Impact sur le marché crypto : un test des narratifs
La réaction du marché des cryptomonnaies mettra à l’épreuve son identité macroéconomique en évolution. Dans le scénario de base de réduction progressive, l’environnement est structurellement haussier mais volatile. Des yields réels plus faibles renforcent l’attrait des actifs numériques rares et sans rendement comme le Bitcoin, et des conditions financières plus faciles augmentent la liquidité systémique, dont une partie trouve historiquement son chemin vers la crypto.

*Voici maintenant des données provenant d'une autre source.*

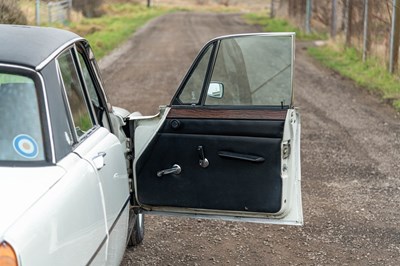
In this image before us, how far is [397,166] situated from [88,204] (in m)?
5.56

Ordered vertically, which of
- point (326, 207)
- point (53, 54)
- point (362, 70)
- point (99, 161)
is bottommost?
point (362, 70)

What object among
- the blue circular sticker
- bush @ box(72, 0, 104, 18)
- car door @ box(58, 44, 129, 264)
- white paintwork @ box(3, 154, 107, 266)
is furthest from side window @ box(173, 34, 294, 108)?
bush @ box(72, 0, 104, 18)

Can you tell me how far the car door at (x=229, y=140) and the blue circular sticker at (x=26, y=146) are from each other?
147 centimetres

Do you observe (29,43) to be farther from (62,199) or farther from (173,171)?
(173,171)

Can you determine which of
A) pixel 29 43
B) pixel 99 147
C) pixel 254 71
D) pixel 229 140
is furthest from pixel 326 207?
pixel 29 43

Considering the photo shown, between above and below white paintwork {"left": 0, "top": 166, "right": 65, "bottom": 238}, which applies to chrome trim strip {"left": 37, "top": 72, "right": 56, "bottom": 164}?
above

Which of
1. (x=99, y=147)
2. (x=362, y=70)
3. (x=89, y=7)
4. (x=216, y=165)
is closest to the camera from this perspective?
(x=99, y=147)

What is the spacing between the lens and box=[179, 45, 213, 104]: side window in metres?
4.66

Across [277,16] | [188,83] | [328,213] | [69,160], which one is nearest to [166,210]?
[188,83]

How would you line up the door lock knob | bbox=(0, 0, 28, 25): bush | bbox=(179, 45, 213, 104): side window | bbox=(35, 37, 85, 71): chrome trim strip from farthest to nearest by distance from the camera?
bbox=(0, 0, 28, 25): bush
bbox=(179, 45, 213, 104): side window
the door lock knob
bbox=(35, 37, 85, 71): chrome trim strip

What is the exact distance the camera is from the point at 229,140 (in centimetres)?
450

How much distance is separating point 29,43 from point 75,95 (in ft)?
1.33

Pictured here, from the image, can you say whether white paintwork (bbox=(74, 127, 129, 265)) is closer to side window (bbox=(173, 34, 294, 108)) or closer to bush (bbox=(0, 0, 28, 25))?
side window (bbox=(173, 34, 294, 108))

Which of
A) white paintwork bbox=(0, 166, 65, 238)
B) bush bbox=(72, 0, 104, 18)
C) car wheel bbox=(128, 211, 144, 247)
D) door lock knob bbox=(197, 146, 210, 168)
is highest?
white paintwork bbox=(0, 166, 65, 238)
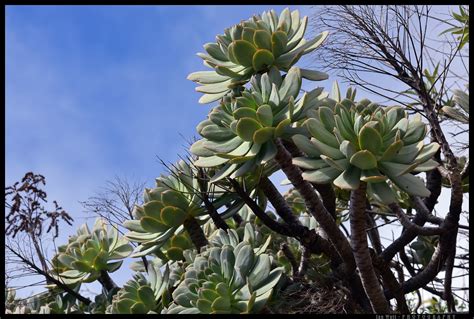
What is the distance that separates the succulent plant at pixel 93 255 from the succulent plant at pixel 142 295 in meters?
0.37

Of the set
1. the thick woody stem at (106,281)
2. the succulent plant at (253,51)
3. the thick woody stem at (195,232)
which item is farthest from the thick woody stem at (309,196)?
the thick woody stem at (106,281)

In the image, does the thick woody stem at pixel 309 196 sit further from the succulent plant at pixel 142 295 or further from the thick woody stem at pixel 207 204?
the succulent plant at pixel 142 295

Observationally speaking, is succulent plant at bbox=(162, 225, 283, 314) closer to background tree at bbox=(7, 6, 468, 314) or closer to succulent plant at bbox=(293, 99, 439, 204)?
background tree at bbox=(7, 6, 468, 314)

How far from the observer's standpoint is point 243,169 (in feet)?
6.01

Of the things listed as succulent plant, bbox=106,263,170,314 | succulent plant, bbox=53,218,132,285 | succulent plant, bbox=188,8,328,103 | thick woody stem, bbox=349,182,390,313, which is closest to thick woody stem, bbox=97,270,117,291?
succulent plant, bbox=53,218,132,285

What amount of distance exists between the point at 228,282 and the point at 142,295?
1.27ft

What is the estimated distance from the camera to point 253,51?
2.05 meters

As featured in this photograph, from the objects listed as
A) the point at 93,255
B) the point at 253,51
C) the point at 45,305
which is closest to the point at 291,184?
the point at 253,51

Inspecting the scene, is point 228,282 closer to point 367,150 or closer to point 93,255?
point 367,150

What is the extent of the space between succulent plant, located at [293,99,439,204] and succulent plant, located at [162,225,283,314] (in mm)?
342

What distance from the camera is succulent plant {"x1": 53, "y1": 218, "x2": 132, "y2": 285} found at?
256 centimetres

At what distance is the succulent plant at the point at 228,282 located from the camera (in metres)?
1.82

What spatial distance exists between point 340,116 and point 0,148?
1334 mm

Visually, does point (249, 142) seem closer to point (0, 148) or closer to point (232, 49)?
point (232, 49)
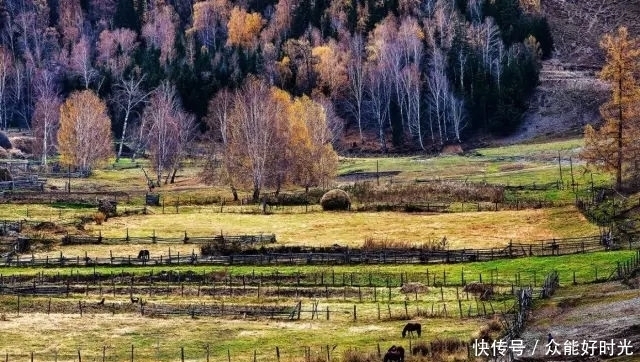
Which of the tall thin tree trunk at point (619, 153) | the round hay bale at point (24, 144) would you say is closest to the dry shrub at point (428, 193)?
the tall thin tree trunk at point (619, 153)

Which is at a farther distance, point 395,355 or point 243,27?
point 243,27

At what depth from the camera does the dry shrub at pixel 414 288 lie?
54.7m

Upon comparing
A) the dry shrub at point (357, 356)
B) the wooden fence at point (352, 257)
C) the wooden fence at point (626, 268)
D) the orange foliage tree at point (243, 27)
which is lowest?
the dry shrub at point (357, 356)

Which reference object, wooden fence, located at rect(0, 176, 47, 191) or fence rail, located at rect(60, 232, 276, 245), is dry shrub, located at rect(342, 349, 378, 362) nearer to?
fence rail, located at rect(60, 232, 276, 245)

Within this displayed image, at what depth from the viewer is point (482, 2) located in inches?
6796

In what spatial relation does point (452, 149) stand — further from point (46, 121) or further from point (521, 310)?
point (521, 310)

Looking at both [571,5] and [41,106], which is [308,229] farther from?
[571,5]

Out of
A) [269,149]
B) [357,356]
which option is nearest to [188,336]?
[357,356]

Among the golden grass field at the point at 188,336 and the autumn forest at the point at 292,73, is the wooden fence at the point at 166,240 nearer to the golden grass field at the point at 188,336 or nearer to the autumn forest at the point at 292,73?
the golden grass field at the point at 188,336

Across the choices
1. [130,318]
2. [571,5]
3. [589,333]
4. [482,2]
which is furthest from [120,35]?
[589,333]

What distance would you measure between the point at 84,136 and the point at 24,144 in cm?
3004

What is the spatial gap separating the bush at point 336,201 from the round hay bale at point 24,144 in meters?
70.9

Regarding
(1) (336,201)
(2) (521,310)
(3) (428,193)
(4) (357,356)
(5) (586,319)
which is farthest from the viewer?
(3) (428,193)

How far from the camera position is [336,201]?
295ft
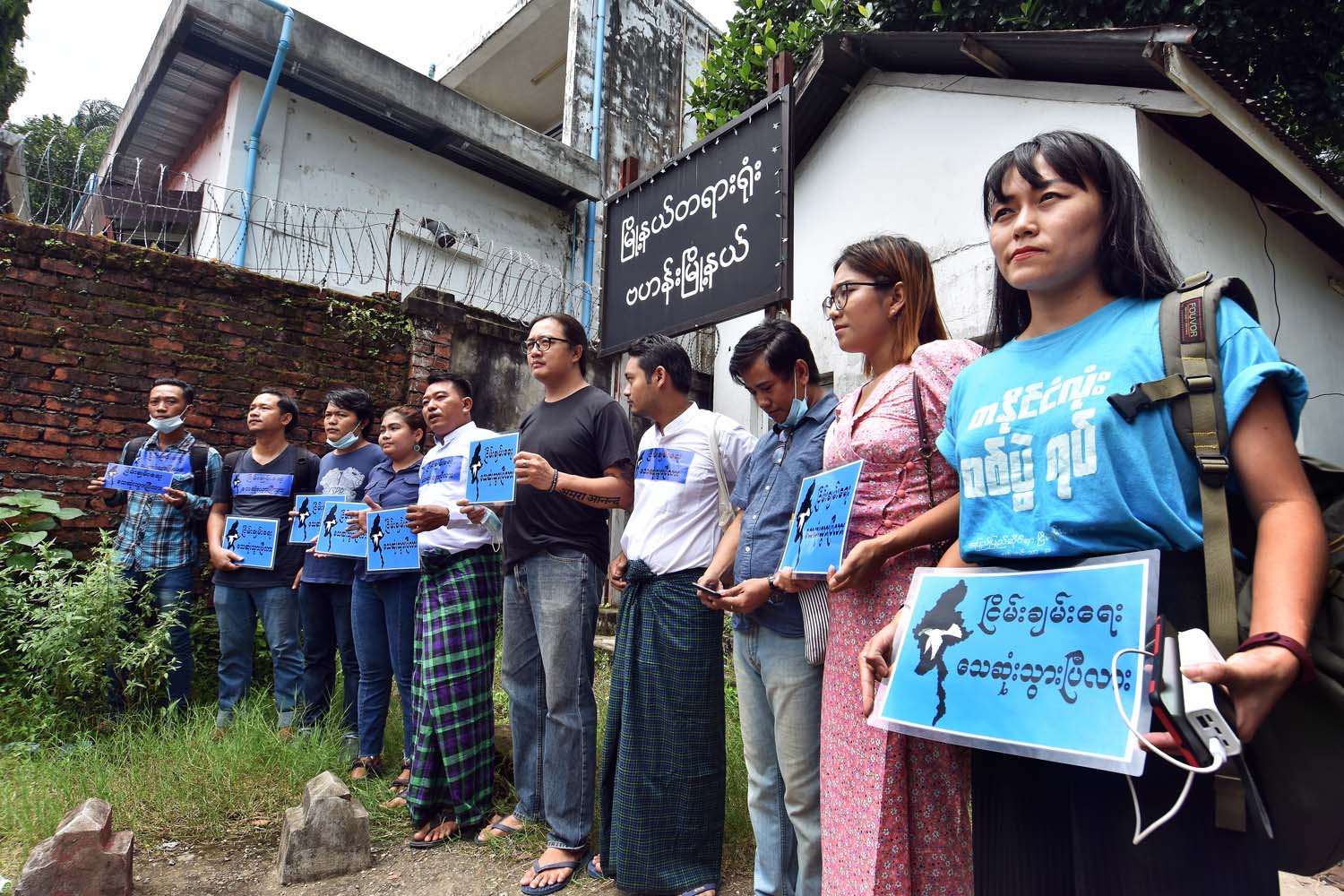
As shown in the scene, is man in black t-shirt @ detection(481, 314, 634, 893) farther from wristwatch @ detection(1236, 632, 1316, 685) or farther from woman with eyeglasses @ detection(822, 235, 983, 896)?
wristwatch @ detection(1236, 632, 1316, 685)

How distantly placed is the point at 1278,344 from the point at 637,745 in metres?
5.09

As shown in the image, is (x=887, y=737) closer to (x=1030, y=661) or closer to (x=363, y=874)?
(x=1030, y=661)

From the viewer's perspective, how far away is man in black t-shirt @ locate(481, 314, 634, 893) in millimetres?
2768

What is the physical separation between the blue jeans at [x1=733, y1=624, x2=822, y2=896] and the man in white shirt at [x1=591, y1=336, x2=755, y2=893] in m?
0.27

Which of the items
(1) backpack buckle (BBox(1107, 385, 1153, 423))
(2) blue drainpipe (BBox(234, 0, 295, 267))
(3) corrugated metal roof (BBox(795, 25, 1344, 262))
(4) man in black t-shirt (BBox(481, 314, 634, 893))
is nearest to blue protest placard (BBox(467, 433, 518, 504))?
(4) man in black t-shirt (BBox(481, 314, 634, 893))

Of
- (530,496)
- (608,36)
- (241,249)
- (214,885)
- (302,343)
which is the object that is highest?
(608,36)

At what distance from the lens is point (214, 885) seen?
2.70m

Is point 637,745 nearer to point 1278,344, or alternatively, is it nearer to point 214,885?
point 214,885

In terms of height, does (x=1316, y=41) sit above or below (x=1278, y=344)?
above

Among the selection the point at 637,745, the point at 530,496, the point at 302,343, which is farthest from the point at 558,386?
the point at 302,343

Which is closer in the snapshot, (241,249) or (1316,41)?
(1316,41)

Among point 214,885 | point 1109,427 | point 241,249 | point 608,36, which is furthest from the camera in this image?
A: point 608,36

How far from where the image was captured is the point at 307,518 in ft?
13.1

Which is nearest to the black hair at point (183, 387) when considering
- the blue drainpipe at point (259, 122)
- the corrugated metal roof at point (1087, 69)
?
the blue drainpipe at point (259, 122)
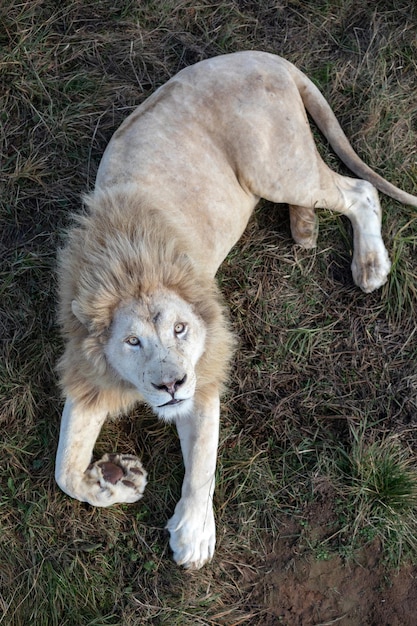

Cependant, dans ce scénario, la crypto restera probablement corrélée aux indices technologiques comme le Nasdaq, connaissant une croissance positive mais pas parabolique. Le scénario de réduction accélérée présente une dynamique complexe en deux phases. Initialement, la crypto plongerait dans une liquidation large, risquée, aux côtés des actions, car son récit d’« actif risqué » domine. L’incertitude clé est de savoir si une phase suivante émergera où les récits de « or numérique » de Bitcoin et de valeur refuge institutionnelle gagneraient du terrain, se décorrélant potentiellement des actions si les réductions sont motivées par une crise de confiance dans la finance traditionnelle. Ce découplage n’est pas garanti mais constitue une bataille narrative clé pour 2026. Enfin, une Fed « en attente » serait difficile pour la crypto, car des taux élevés drainent la liquidité et rendent l’effet de levier coûteux, menant probablement à une fourchette de marché latérale ou en baisse, limitée par des catalyseurs sporadiques et internes comme les flux ETF.
Synthèse et positionnement prospectif
En synthèse de ces points de vue, mon cadre se prépare à un environnement de « Normalisation lente » en 2026. L’approche tactique consiste à augmenter progressivement la duration dans les portefeuilles obligataires via des instruments comme les Treasuries à maturité intermédiaire pour se positionner en vue de la courbe de rendement pentue. En actions, la stratégie privilégie une rotation vers la qualité et les secteurs cycliques tout en conservant une allocation centrale vers la technologie. La cryptomonnaie est traitée comme une position de couverture stratégique, non corrélée, accumulée lors de périodes de faiblesse avec un horizon pluriannuel, en tenant compte de sa forte volatilité à court terme. Les indicateurs clés à surveiller seront les spreads de crédit pour détecter précocement des signes de stress financier, la composante logement de l’IPC mensuel comme indicateur d’inflation persistante, et l’indice du dollar américain (DXY), car un dollar fort durant un cycle de réduction pourrait compliquer la gestion multi-actifs. En résumé, 2026 sera l’année où la Fed naviguera la dernière descente de « plus haut pour plus longtemps ». La vitesse de cette descente déterminera le leadership des classes d’actifs : des réductions graduelles favorisent un scénario Goldilocks pour des portefeuilles diversifiés, des réductions accélérées créent un rallye obligataire suivi d’opportunités sélectives en actions, et un maintien prolongé rendra la liquidité stratégique.